Schreibe den folgenden Text über Pro Bahn und die Züge der Nord-Ostsee-Bahn weiter, und zwar im Anschluss an seinen letzten Satz.

AUSGEWÄHLTE TEXTSTELLE:
────────────────

Servus Axel,
Viele Eisenbahner und Eisenbahnfans bezweifeln auch die
Fairness und Unabhängigkeit von Pro Bahn, insbesondere nach
den Streitereien mit Mehdorn.
Unabhängig von Mehdorn: Schon. Fair gegenüber seinem Zerstörungswerk - eher nicht. Warum auch? Den Dialog hat der Ritter von der Sauerstofflanze von sich aus abgebrochen. Alle seine Vorgänger konnten prima mit Pro Bahn reden, und das meiste, was in den zurückliegenden zehn Jahren besser geworden ist, kommt von Pro Bahn. Einschließlich solcher Dinge wie integrierte Taktfahrpläne, Regioshuttle, Desiro etc. …)
Ein Beispiel:
die Züge der Nord-Ostsee-Bahn auf der Marschbahn fahren zur
Zeit streckenweise ohne Klimaanlage/Heizung weil die zentrale
Energieversorgung der Fahrzeuge die Infrastruktur (z.B.
Achszähler) stört.

────────────────

MATERIAL:
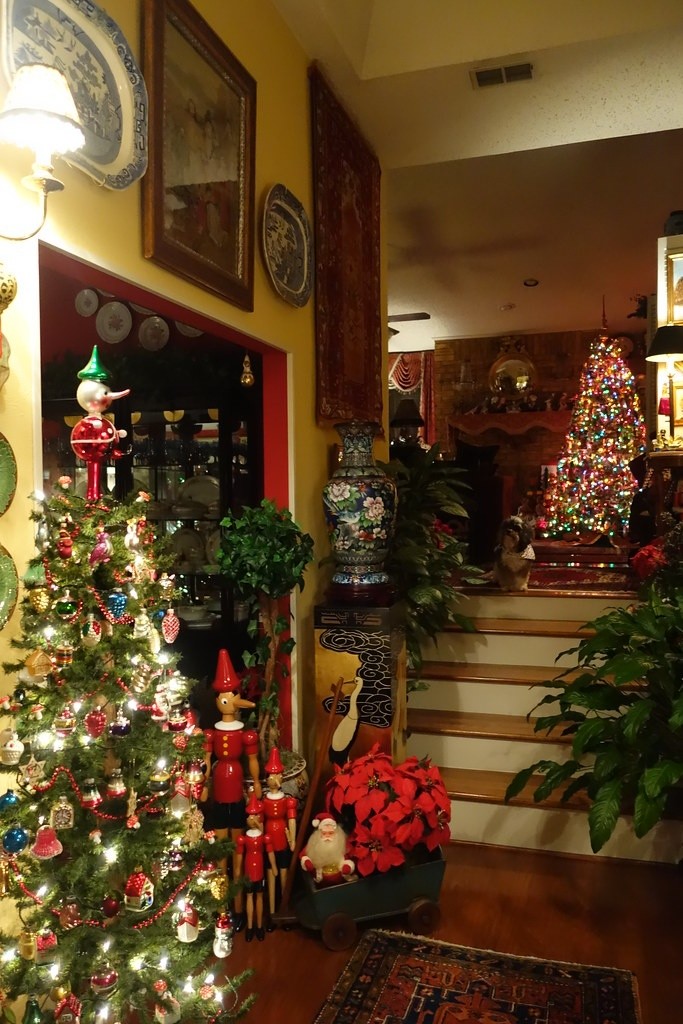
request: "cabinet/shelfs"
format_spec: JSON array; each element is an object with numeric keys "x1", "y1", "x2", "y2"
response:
[{"x1": 43, "y1": 379, "x2": 259, "y2": 641}]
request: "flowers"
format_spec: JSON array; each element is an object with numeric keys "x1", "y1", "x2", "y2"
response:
[
  {"x1": 376, "y1": 439, "x2": 490, "y2": 672},
  {"x1": 506, "y1": 545, "x2": 683, "y2": 854},
  {"x1": 322, "y1": 742, "x2": 452, "y2": 878}
]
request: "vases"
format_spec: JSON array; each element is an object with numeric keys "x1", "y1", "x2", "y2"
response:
[{"x1": 320, "y1": 420, "x2": 397, "y2": 609}]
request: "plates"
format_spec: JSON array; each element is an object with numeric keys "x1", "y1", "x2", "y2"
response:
[
  {"x1": 76, "y1": 289, "x2": 98, "y2": 317},
  {"x1": 129, "y1": 302, "x2": 157, "y2": 314},
  {"x1": 176, "y1": 321, "x2": 204, "y2": 337},
  {"x1": 96, "y1": 302, "x2": 132, "y2": 343},
  {"x1": 97, "y1": 288, "x2": 115, "y2": 297},
  {"x1": 1, "y1": 0, "x2": 149, "y2": 190},
  {"x1": 262, "y1": 183, "x2": 314, "y2": 307},
  {"x1": 206, "y1": 530, "x2": 222, "y2": 565},
  {"x1": 170, "y1": 528, "x2": 203, "y2": 561},
  {"x1": 138, "y1": 316, "x2": 169, "y2": 352},
  {"x1": 176, "y1": 475, "x2": 219, "y2": 503}
]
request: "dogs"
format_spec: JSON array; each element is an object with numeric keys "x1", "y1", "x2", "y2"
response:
[{"x1": 476, "y1": 515, "x2": 535, "y2": 591}]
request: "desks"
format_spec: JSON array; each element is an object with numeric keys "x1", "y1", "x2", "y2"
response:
[
  {"x1": 643, "y1": 455, "x2": 683, "y2": 537},
  {"x1": 445, "y1": 410, "x2": 572, "y2": 461}
]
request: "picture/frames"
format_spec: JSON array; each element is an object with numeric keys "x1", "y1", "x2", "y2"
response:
[
  {"x1": 141, "y1": 0, "x2": 258, "y2": 313},
  {"x1": 306, "y1": 62, "x2": 385, "y2": 440},
  {"x1": 666, "y1": 252, "x2": 683, "y2": 326},
  {"x1": 673, "y1": 382, "x2": 683, "y2": 427}
]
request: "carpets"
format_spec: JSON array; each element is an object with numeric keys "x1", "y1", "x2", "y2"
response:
[{"x1": 311, "y1": 928, "x2": 643, "y2": 1024}]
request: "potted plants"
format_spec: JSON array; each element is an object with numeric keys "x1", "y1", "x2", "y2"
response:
[{"x1": 197, "y1": 498, "x2": 314, "y2": 833}]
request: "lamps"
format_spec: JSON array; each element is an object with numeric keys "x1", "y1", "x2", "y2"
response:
[
  {"x1": 644, "y1": 326, "x2": 683, "y2": 448},
  {"x1": 0, "y1": 61, "x2": 87, "y2": 242},
  {"x1": 390, "y1": 398, "x2": 424, "y2": 430}
]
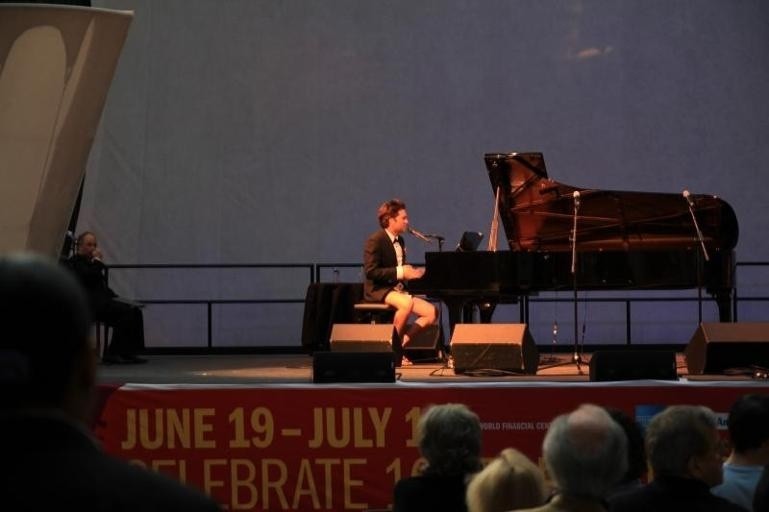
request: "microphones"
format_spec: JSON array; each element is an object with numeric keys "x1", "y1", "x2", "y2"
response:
[
  {"x1": 574, "y1": 191, "x2": 581, "y2": 208},
  {"x1": 407, "y1": 226, "x2": 434, "y2": 246},
  {"x1": 683, "y1": 190, "x2": 694, "y2": 207}
]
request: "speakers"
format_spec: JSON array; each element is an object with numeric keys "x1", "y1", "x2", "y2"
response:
[
  {"x1": 450, "y1": 323, "x2": 539, "y2": 374},
  {"x1": 330, "y1": 324, "x2": 404, "y2": 362},
  {"x1": 686, "y1": 322, "x2": 769, "y2": 373},
  {"x1": 591, "y1": 347, "x2": 679, "y2": 381},
  {"x1": 405, "y1": 321, "x2": 446, "y2": 362}
]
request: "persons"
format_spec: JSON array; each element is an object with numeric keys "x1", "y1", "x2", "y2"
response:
[
  {"x1": 393, "y1": 390, "x2": 767, "y2": 511},
  {"x1": 68, "y1": 232, "x2": 146, "y2": 365},
  {"x1": 362, "y1": 199, "x2": 439, "y2": 366},
  {"x1": 2, "y1": 254, "x2": 224, "y2": 511}
]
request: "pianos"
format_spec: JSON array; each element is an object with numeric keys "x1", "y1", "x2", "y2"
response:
[{"x1": 424, "y1": 151, "x2": 740, "y2": 323}]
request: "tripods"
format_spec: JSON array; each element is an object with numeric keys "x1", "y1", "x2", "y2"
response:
[{"x1": 537, "y1": 270, "x2": 589, "y2": 375}]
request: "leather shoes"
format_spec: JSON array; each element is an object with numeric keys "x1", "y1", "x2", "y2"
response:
[{"x1": 101, "y1": 352, "x2": 149, "y2": 365}]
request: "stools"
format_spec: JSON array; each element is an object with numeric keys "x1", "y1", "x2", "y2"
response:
[
  {"x1": 355, "y1": 303, "x2": 397, "y2": 325},
  {"x1": 86, "y1": 318, "x2": 112, "y2": 360}
]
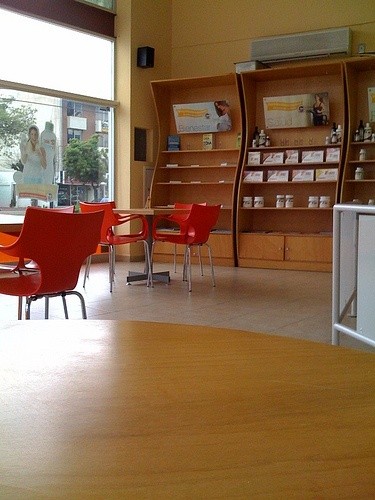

────────────────

ANTWORT:
Ach weißt Du, dort wo man DB-Netz machen lässt, sieht man überall an den LA-Tafeln, was dort unter technischer Abstimmung verstanden wird: Ein Fahrzeug, das schneller als die erlaubten 20 km/h läuft, ist unsinniger Luxus. Ich frag mich schon, wofür all die schönen neuen Regioshuttles, Desiros etc. von den fitten Mitbewerbern angeschafft werden, wenn sie nachher über die furchtbaren Rübenäcker der Netz AG hoppeln müssen. Das was hier abgestimmt werden muss, sind die Interessen der Dehback („Möglichst kein Verkehr mehr auf der Schiene außer Ölzügen, Erzzügen, Kohlezügen und ICE“; vielleicht noch bissel was für die dussligen Schweizer, Italiener und Franzosen, die sich noch mit Wagenladungen abgeben - aber bitte nicht unter 120 Achsen, und ohne Rangieren!) und die Interessen der Bundesländer, die für ihr teueres Geld vielleicht auch gern ein wenig funktionierenden Personenverkehr hätten und sich dafür Unternehmen engagieren, die diesen gerne erbringen würden, wenn nicht hinter jeder rausgerissenen Weiche, vor jedem demolierten Signal und neben jedem zusammenbrechenden Bahnhofsgebäude wieder ne neue LA-Tafel lauern würde.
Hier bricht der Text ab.